===== Text

Senator the Hon. Mathias Cormann
Minister for Finance
Leader of the Government in the Senate
Senator for Western Australia
Date: Thursday, 21 June 2018
TOM CONNELL: I have got with me the Finance Minister Mathias Cormann here with me in the studio. We may as well start on that new arrival. It is a pretty interesting moment isn’t it, a sitting Prime Minister having a child, a bit of inspiration for working mothers out there, aspiring working mothers. I know aspiration is the word of the week.
MATHIAS CORMANN: It is beautiful. Our best wishes and congratulations to Jacinda Ardern and her family, her partner. It is always beautiful when a new child is born. Our very best wishes to mum, dad and the beautiful baby girl.
TOM CONNELL: Surprisingly enough we got you on to talk about tax rather than Jacinda Ardern’s child. Do you think this is the biggest achievement of the Turnbull Government so far?
MATHIAS CORMANN: This is a big win for working families around Australia. The Senate today decided to support income tax relief for millions and millions of working Australians, much needed income tax relief. It will help low and middle-income earners with cost of living pressures and it also will ensure that we address bracket creep. Bracket creep means that Australian working families go backwards as their income increases, either through inflation or because they work more, do over time, or get a better a job. We do not want to see more and more middle-income Australians pushed into those higher income tax brackets. We know that bracket creep is a drag on economic growth and to that extent it is bad for all Australians. The income tax relief that was passed by the Senate today, will not only be good news for families around Australia who get to keep more of their own money. It is also good for the economy, because it will help generate stronger growth, because we are providing better incentive, better encouragement, better reward for effort to all these working families around Australia who want to get ahead.

==========
===== Excerpted records

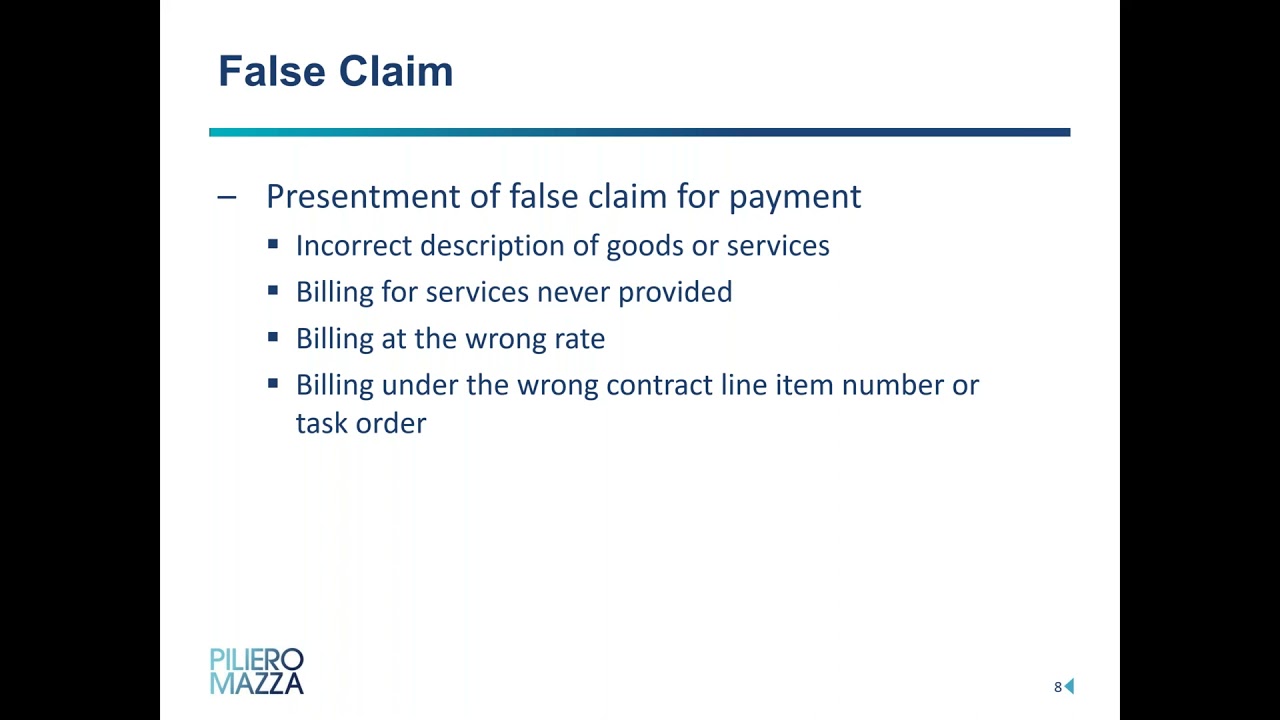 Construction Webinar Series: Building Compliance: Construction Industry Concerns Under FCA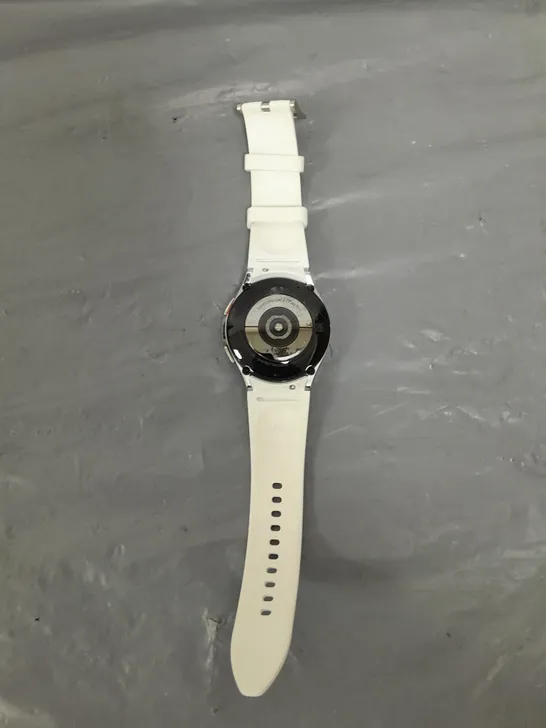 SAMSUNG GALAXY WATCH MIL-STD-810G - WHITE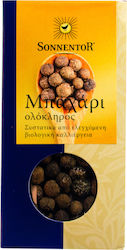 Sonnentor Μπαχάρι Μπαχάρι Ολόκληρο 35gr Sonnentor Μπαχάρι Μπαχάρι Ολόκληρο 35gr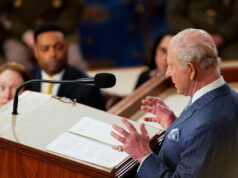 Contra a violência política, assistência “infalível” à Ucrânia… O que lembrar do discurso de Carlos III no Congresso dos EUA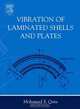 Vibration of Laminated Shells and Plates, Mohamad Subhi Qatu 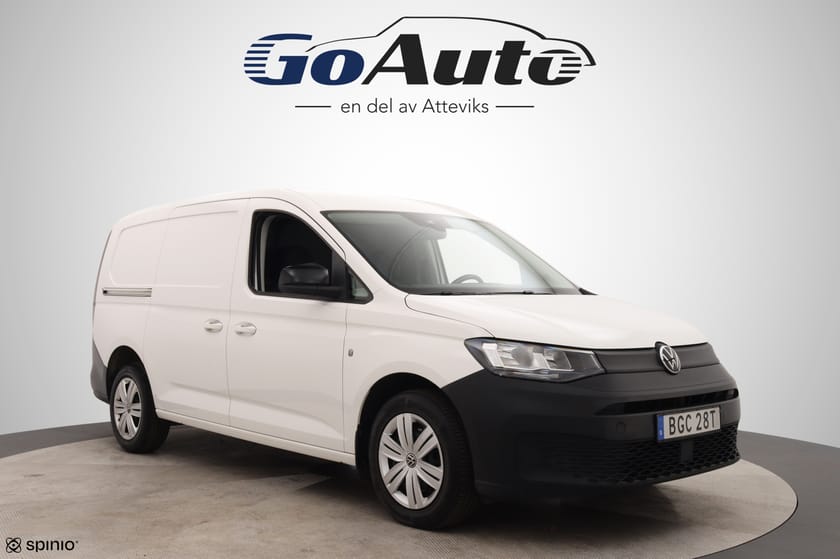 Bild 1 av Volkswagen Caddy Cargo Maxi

==========
===== Excerpted records

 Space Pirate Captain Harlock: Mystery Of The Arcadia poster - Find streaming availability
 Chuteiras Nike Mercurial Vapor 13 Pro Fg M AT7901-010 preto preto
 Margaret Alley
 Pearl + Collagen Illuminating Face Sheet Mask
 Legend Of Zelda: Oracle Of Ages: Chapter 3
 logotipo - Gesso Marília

==========
===== Excerpted records

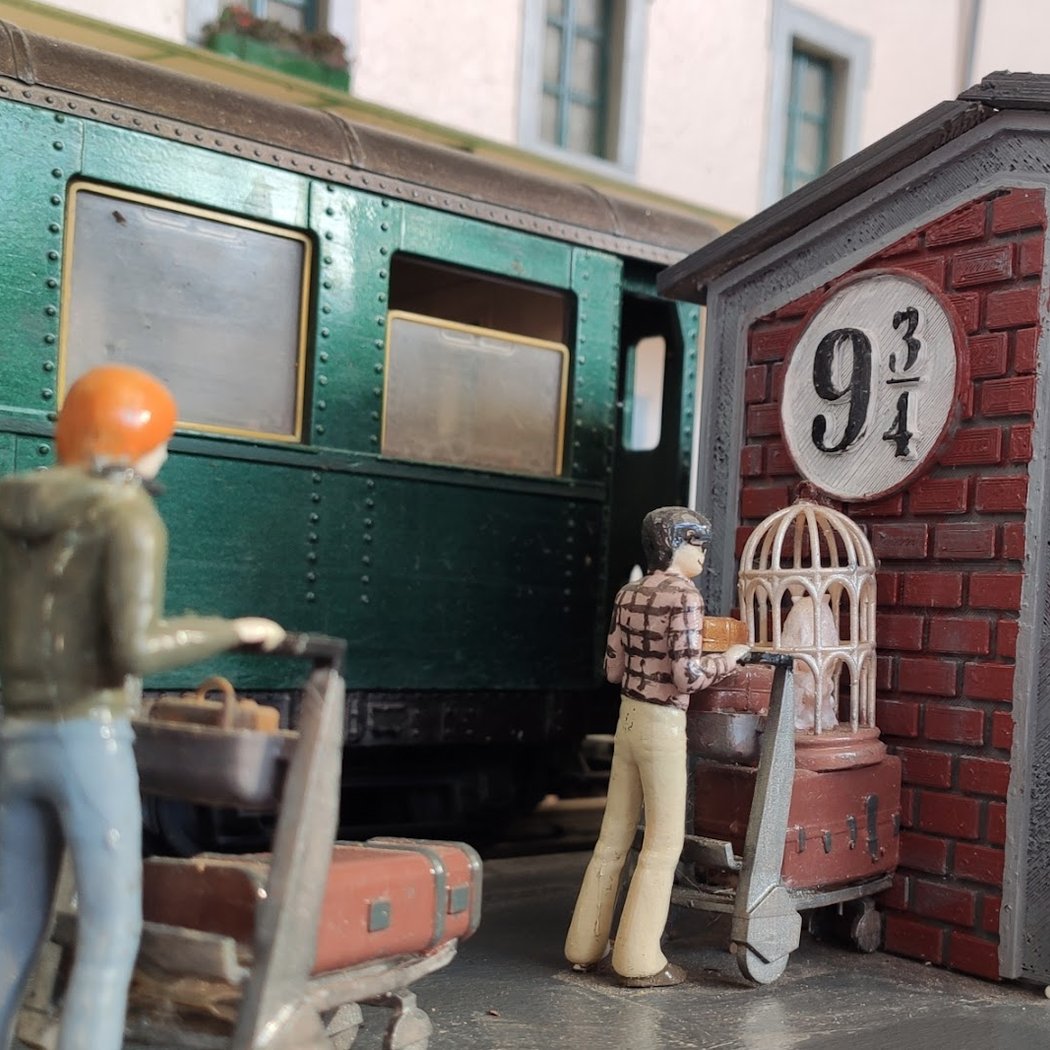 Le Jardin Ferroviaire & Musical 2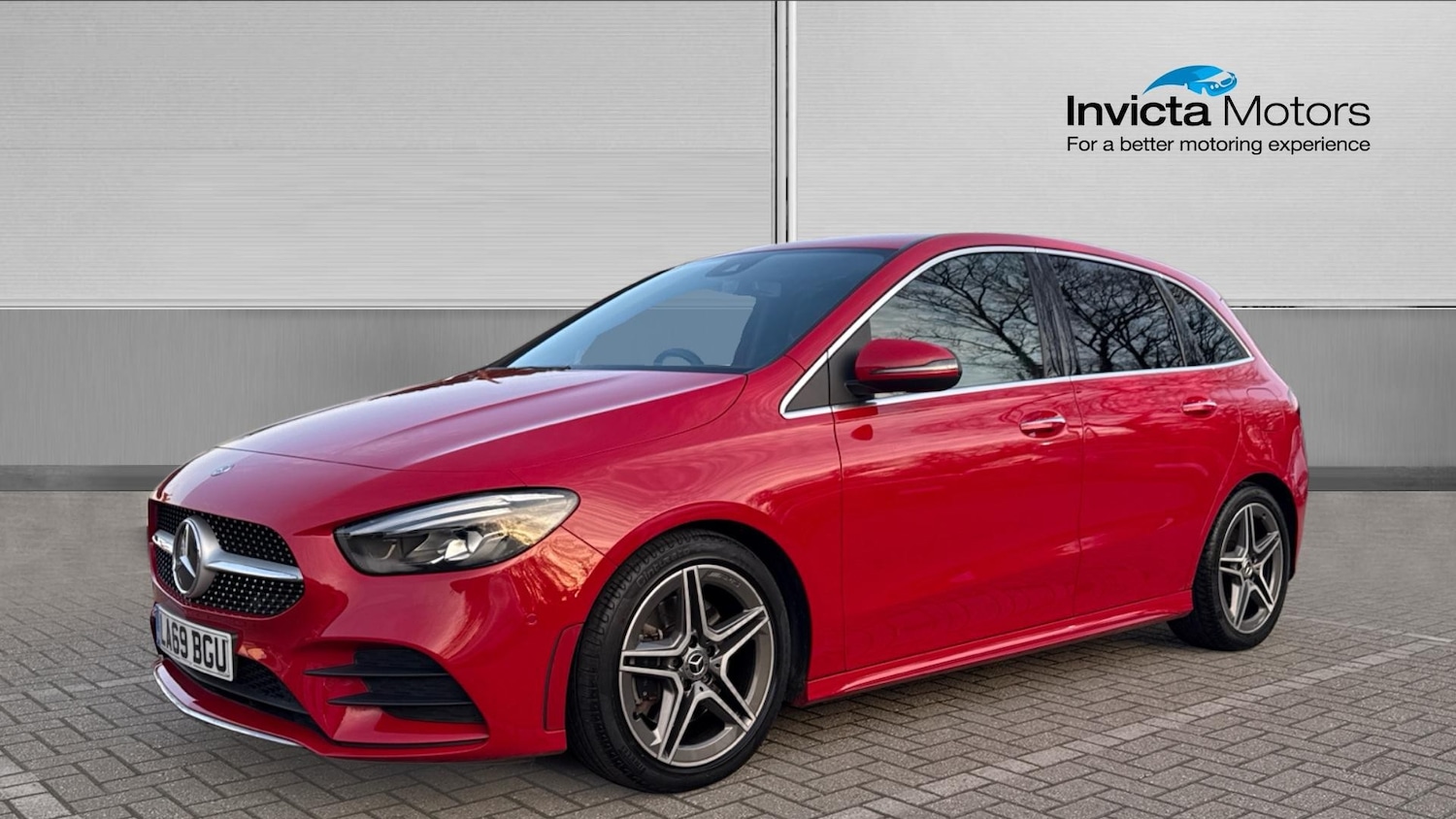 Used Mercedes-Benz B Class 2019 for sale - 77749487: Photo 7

==========

## Your tasks
A: List the roles that the header of the interview gives for Mathias Cormann.
B: Do these statements agree with the interview? Answer yes or no for each, and quote the words that decide it. (i) The interview is dated on a Thursday. (ii) Cormann says the House of Representatives passed the income tax relief. (iii) Cormann calls bracket creep a drag on economic growth.
C: Carry the interview on income tax relief forward from its last line.

## Set of answers
A: Minister for Finance; Leader of the Government in the Senate; Senator for Western Australia

B:
(i) Yes: "Date: Thursday, 21 June 2018"
(ii) No: "The Senate today decided to support income tax relief"
(iii) Yes: "We know that bracket creep is a drag on economic growth"

C:
TOM CONNELL: Now, I completely understand all the arguments based on bracket creep and for example, higher income earners paying more of the overall share, even at the end of this, not even all of the bracket creep is given back indeed over the plan. But the optics argument that Labor is going to put, is it going to be a little bit tricky to push back against, for example you are on $200,000, you get $7,000 back a year versus say someone on $60,000 under Labor’s plan, they get $928 versus $530 for yours.
MATHIAS CORMANN: Labor is all about higher taxes. Labor voted over the last two days in the Australian Senate to impose $70 billion in higher taxes on working families around Australia. That would have been bad for them. It would have been bad for the Australian economy. Overall, Labor wants to impose more than $200 billion in higher taxes if they were elected to Government at the next election. That would hurt our economy, it would hurt families, it would cost jobs. We let Labor run all of the arguments that they want to run to the next election. That they stand for higher taxes. We stand for lower taxes. They stand for lower growth. We stand for stronger growth. They stand for fewer jobs. We stand for more jobs. They stand for higher unemployment. We stand for lower unemployment. They stand for lower wages. We stand for higher wages. That is what all of this is about.
TOM CONNELL: That is one of the harder bits of the argument though isn’t it? Economists say hey, a lot of them will say this makes sense, that is the sort of everyday retail politics. It is a bit tricky that way…interrupted
MATHIAS CORMANN: I will leave the commentary to you. We do know that Bill Shorten is all about the politics. He is all about pursuing a populist, politics of envy agenda, because he thinks it will win him votes. The Turnbull Government is about doing the right thing. Doing the right thing by all working families around Australia. We want to ensure that all working families around Australia have the right incentive, the right encouragement, the right reward for effort, while prioritising low and middle-income earners in the first instance. This is a well-considered, long term, seven-year plan. Labor is not interested in a plan, they just want short term populist politics. We are all about doing the right thing by the country, the right thing by working families around Australia.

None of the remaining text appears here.